● Task details:
Say how many lines in the entries below have the word "sourceMappingURL" in them, giving only the number.

:: Information provided ::

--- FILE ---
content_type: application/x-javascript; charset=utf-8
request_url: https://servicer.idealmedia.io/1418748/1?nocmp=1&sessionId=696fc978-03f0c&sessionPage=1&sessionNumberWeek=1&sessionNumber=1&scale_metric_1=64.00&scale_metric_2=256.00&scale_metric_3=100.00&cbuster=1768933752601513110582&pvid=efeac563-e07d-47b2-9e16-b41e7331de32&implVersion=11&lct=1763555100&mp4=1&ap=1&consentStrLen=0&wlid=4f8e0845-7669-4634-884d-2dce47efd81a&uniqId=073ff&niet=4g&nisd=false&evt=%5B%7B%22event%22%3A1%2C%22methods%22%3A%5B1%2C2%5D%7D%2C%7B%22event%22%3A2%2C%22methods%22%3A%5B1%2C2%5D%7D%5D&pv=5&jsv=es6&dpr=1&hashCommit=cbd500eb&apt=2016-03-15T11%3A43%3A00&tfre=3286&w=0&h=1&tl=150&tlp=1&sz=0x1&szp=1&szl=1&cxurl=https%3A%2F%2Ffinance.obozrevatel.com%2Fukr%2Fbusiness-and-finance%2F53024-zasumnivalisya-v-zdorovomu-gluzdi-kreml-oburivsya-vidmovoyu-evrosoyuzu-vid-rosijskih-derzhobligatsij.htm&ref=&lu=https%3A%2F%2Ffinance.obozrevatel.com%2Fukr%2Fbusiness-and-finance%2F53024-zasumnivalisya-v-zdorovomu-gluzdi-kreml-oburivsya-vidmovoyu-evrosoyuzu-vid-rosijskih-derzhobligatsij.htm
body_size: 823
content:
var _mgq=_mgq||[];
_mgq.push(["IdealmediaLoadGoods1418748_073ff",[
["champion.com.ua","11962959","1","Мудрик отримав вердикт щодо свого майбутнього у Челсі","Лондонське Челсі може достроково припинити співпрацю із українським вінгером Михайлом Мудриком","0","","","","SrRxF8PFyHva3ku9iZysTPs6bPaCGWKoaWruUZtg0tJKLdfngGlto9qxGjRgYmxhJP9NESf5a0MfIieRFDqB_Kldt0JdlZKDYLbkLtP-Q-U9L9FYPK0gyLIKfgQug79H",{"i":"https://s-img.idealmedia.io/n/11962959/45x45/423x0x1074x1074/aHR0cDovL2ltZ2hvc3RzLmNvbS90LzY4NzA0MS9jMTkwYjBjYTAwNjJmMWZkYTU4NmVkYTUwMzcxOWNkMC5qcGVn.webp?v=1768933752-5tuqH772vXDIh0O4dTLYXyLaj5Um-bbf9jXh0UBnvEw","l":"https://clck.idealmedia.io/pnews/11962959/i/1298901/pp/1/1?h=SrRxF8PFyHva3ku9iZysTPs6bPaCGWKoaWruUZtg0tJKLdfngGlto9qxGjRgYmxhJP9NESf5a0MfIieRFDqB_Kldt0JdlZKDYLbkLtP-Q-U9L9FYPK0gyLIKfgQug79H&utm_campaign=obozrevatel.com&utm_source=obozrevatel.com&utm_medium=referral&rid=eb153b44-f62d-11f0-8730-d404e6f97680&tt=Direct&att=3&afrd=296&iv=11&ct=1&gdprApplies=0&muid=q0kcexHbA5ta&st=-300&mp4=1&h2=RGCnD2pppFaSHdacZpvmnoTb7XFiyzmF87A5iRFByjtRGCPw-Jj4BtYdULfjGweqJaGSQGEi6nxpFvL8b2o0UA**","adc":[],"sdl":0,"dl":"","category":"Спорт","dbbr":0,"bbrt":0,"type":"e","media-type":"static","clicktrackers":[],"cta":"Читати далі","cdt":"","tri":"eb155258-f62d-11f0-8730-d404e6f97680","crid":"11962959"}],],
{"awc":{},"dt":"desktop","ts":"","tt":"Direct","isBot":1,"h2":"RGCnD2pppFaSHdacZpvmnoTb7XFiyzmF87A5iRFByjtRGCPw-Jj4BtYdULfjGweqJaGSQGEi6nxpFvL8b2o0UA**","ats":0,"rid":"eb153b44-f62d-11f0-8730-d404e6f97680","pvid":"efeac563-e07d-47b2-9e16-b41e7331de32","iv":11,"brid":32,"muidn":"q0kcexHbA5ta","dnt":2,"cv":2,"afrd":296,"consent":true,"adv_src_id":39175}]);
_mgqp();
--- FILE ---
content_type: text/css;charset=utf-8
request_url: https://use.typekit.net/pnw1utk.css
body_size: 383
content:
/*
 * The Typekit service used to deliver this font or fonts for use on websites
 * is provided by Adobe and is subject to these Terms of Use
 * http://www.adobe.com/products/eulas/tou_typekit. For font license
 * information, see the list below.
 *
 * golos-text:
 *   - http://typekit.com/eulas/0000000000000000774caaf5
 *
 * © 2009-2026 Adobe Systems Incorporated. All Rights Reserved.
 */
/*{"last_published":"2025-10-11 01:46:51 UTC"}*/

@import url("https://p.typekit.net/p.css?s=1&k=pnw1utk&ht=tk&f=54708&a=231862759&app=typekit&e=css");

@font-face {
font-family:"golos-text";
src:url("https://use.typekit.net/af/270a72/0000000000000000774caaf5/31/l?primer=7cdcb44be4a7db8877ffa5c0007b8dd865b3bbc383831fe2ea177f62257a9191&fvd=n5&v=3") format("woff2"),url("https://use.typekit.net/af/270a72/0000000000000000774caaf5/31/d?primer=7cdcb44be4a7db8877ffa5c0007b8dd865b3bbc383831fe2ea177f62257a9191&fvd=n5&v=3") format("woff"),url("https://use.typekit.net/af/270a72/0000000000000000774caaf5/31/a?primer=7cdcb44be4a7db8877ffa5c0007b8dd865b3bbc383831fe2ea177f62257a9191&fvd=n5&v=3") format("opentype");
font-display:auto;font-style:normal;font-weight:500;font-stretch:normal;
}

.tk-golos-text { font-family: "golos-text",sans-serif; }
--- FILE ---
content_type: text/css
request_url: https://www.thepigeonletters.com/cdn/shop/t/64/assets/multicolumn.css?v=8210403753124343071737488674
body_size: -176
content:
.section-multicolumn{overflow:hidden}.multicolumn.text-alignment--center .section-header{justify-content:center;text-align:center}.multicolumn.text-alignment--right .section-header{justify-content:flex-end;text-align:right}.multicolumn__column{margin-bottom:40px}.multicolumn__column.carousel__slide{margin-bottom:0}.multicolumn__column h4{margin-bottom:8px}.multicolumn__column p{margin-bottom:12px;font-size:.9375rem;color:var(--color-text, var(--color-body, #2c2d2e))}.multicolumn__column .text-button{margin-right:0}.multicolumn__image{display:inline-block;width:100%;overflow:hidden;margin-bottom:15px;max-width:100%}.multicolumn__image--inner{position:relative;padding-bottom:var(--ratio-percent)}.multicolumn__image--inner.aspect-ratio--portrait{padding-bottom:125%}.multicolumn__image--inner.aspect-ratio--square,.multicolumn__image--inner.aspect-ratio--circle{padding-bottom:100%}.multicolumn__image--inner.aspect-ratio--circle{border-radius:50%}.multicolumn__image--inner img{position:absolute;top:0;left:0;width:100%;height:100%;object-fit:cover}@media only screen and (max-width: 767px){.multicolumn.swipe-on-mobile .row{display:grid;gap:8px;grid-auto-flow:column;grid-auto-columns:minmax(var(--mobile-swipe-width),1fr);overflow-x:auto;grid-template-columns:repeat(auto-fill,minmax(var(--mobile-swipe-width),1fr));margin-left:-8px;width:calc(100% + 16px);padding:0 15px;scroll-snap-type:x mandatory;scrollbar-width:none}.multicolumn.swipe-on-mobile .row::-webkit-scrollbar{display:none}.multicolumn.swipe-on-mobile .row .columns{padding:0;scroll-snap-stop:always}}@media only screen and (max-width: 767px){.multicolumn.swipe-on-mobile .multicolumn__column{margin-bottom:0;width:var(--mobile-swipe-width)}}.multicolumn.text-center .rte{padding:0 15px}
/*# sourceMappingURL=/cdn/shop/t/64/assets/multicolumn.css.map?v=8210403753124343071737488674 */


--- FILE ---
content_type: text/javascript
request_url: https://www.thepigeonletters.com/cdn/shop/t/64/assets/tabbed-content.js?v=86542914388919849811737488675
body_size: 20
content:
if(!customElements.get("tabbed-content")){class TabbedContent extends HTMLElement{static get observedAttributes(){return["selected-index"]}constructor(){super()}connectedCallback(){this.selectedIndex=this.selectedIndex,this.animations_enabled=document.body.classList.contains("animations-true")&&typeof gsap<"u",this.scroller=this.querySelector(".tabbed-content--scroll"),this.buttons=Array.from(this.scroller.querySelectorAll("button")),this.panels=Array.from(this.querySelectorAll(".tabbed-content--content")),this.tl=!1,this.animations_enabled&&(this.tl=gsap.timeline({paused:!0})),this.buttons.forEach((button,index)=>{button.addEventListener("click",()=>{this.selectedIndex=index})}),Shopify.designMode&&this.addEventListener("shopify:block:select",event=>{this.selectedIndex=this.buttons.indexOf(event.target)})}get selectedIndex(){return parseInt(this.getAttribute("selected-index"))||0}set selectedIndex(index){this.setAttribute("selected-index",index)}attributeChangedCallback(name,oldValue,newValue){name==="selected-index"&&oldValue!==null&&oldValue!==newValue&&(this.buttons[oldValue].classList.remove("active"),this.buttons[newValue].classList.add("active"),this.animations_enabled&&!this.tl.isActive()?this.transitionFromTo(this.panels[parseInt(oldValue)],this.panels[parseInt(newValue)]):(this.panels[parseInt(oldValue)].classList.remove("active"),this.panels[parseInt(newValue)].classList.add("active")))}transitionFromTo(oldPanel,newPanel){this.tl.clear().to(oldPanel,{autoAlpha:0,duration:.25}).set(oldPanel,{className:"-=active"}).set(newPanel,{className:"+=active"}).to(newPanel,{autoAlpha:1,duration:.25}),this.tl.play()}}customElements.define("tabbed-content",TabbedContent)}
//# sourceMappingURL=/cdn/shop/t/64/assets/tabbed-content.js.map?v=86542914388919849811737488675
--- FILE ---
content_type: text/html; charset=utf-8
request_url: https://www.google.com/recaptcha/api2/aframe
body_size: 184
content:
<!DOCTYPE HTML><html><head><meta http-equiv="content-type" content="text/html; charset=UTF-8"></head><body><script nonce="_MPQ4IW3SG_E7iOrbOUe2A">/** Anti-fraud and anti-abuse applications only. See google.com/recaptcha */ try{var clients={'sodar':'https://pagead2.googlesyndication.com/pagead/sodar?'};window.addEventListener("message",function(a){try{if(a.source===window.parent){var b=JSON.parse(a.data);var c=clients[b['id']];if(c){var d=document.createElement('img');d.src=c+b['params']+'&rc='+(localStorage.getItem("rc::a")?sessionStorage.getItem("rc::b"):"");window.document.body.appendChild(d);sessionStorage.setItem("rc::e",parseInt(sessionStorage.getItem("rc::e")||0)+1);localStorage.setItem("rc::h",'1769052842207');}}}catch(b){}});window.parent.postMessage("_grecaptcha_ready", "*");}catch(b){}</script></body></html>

:::

● The completed task:
2